Yabancı işgali ve iç savaşın kasıp kavurduğu Anadolu'ya dönme kararı aldılar.
Dört ay içinde hazırlanıp, yola çıktılar...
19 Aralık 1920'de Bakü'de başlayıp, 28/29 Ocak 1921'de Trabzon'da bitecek kanlı bir seyahatin kapısını araladılar.
İlkin sahte gülücüklerle, âlâyu vala ile Kars'ta karşılandılar...
Sonra Erzurum üzerinden Gümüşhane'ye, Bayburt'tan Maçka'ya kadar adeta sürek avı misali kovalandılar...
Trabzon'a vardıklarında Değirmendere'de valisi, kumandanı, kalpaklısı, sarıklısı, çetecisi, kaçakçısı onları bekliyordu.

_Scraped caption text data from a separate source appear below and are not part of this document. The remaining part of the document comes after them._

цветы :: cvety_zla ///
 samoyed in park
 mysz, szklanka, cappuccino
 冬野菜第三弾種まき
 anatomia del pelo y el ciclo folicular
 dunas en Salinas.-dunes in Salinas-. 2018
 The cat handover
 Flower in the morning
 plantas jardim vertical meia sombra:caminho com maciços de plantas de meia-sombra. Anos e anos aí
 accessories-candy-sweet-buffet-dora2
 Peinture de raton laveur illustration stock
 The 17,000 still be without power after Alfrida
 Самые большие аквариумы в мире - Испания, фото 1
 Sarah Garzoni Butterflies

Can pazarının ortasına düşen komünistler adına Mustafa Suphi seslendi:
"Mustafa Kemal Paşa'ya bağlılığımızı belirtmek için geldik. Lütfen müsaade ediniz. Muhabere edelim" dedi.
Ancak paşalar ölüm fermanını çoktan vermişlerdi.
Emrah Cilasun, onbeşlerin katledilmelerinin yüzüncü yılında, arşiv belgelerine dayanan kapsamlı araştırması ile Mustafa Suphi ve Yoldaşlarını Kim Öldürdü? sorusuna ve bu konuda ileri sürülen tezlere cevap veriyor.